TRICK question- The CDC states emphatically that Lyme tests are NOT to be
used to exclude a diagnosis of Lyme disease. A negative test is NOT to be
considered absolute by any means... nor is it to be used to indicate a cure.
As the CDC states, Lyme disease is a 'clinical diagnosis'. No test has been
developed that can confirm a patient is 'cured' of Lyme disease.

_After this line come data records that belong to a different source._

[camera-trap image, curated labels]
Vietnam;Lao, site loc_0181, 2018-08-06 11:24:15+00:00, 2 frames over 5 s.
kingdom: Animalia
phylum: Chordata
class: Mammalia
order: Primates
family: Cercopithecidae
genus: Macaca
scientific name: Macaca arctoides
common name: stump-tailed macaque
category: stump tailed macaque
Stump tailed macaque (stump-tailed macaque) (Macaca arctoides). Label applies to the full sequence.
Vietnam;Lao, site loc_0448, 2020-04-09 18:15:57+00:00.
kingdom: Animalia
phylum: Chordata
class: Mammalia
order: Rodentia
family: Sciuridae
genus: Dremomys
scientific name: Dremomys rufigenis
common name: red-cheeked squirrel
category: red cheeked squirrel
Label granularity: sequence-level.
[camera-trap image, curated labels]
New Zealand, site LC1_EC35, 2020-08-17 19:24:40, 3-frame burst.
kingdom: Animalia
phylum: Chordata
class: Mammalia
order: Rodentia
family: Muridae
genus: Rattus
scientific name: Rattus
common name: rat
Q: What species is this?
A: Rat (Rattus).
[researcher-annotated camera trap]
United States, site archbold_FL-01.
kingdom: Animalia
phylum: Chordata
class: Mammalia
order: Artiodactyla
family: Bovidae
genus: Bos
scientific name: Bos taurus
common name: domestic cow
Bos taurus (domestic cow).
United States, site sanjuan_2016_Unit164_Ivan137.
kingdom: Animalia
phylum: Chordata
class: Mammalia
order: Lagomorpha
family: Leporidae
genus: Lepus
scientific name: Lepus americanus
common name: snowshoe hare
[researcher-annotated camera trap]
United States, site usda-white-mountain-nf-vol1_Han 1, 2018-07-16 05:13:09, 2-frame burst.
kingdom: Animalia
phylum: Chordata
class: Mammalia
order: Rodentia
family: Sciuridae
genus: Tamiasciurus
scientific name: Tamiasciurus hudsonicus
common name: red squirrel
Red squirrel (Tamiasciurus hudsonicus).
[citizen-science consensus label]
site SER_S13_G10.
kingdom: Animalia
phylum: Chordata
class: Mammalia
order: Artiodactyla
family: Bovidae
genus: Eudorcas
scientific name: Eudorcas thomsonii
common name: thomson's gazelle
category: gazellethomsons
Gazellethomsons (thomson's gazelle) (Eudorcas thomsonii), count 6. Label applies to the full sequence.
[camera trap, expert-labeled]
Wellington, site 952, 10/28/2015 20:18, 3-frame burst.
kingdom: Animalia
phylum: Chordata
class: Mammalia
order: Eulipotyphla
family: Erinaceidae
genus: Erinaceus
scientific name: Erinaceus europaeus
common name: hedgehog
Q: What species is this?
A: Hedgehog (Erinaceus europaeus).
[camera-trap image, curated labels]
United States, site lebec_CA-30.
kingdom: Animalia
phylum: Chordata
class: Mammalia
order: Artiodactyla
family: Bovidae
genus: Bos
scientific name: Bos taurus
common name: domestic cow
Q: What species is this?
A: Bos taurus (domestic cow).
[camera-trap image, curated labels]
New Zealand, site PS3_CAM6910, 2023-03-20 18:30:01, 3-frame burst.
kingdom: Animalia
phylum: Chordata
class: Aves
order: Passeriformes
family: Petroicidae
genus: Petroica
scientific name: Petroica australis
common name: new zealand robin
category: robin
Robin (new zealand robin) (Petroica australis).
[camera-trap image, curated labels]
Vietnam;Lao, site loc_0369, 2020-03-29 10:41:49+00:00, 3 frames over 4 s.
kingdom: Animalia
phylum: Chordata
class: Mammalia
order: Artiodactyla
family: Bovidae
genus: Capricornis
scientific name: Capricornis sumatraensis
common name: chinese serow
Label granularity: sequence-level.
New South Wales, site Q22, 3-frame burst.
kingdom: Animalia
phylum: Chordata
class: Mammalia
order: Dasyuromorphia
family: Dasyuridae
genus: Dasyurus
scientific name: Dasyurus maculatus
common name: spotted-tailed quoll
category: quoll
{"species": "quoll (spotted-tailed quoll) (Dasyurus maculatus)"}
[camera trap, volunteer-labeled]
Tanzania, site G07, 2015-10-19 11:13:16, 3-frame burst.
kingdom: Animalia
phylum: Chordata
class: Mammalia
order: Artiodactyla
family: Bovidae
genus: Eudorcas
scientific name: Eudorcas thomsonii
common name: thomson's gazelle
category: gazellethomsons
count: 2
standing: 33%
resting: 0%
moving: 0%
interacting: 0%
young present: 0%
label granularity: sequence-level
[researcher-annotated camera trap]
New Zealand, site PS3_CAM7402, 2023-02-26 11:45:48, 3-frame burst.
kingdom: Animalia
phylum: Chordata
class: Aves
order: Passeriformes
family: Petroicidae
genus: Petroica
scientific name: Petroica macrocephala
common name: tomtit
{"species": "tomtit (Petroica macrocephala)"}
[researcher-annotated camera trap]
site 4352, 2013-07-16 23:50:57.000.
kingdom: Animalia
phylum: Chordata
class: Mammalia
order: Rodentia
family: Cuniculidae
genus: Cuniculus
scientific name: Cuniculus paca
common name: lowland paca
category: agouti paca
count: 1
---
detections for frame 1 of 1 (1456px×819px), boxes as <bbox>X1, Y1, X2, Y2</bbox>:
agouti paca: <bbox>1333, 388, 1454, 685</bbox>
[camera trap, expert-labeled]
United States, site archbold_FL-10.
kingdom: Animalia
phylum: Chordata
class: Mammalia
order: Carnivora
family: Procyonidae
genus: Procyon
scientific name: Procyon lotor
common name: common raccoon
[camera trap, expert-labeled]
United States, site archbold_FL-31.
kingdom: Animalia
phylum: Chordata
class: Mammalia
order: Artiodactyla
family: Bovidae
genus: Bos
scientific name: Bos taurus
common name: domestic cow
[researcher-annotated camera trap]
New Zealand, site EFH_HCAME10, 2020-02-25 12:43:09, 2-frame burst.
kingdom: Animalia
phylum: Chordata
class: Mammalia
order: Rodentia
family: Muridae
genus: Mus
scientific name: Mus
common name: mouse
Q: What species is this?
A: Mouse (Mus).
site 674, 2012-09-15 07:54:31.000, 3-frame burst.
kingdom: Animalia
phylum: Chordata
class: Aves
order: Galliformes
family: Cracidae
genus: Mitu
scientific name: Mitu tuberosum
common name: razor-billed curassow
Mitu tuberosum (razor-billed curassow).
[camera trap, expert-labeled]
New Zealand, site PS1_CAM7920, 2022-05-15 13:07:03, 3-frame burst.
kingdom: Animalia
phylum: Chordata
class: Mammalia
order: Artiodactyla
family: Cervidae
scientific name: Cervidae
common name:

26. What is the two tier testing procedure set up by the CDC for testing
patients suspected of having Lyme disease and what are the most common
problems with this procedure?

Doctors have been instructed (CDC guidelines) to obtain an ELISA (titer)
first, which, under the best circumstances, only identifies 40-50 percent of
those who actually have Lyme disease. An ELISA should NOT be used as a
screening test due to the unreliable results. The guidelines state, if the
ELISA is positive, physicians are to perform a Western Blot test which,
under the best circumstances, only identifies 70-80 percent of those who
have been exposed. Most labs do not report specific bands on the Western
Blot tests, hindering the experienced physician and the diagnosis even
further. This procedure allows many cases of Lyme disease to be missed,
therefore, patients are not being identified or properly treated. The CDC
guidelines also state which specific bands on a Western Blot are to be used
to consider a test positive. When the list was developed, certain bands
specific for Lyme disease, were not included. When these bands are positive,
it confirms exposure, but it is mistakenly reported to the doctor and
patient as a 'negative test'. Many 'borderline tests' are reported to
patients, by the physician, as being negative and many positive tests are
reported to be 'false-positive' because physicians are not familiar with
reading test results, nor with the multiple symptoms that can occur in a
person with Lyme disease, and the connection between the two is missed. Many
patients who have chronic Lyme disease will have low titers or seronegative
results.

27. Which bands normally show up first on a Western Blot test? Which bands
are specific for Lyme disease? Which bands normally appear after the patient
has had Lyme for at least one year?

The first Western Blot band to show positive is normally the 41KD band
followed intermittently by the 23KD band. Bands 18KD, 23-25KD, 31KD, 34KD,
37KD, 39KD, 83KD and 93KD are specific for indicating Bb exposure. The
problem is they may not show up early in the infectious stages or may not
appear for a year or more, or they may not show up at all. The ILADS 2002
Guidelines state that the presence of the 41KD band along with one of the
specific bands listed above indicates a person has been exposed to Lyme
disease.

28. List reasons why a Lyme test may not be accurate.

1. Antibiotic use prior to testing
2. Patient has been on steroids or cancer drugs
3. Antibodies are bound by bacteria
4. Immunosupression
5. The bacteria has shifted forms
6. Lab standards for cut off are too high
7. The test was performed too early or before antibodies had a chance to
form
8. Bands checked are for reporting purposes, not for clinical diagnosis
9. Poor lab used that does not specialize in tick borne illnesses
10. Contamination of specimen
11. Various strains are not identified using standard tests



34. What is an ACA?

ACA (acrodermatitis chronica atrophicans) is a skin rash normally seen in
patients with late stage Lyme disease which is usually attributed to
Borrelia afzelii. It is sometimes mistaken for scleroderma. The ACA rash
indicates ongoing chronic infection.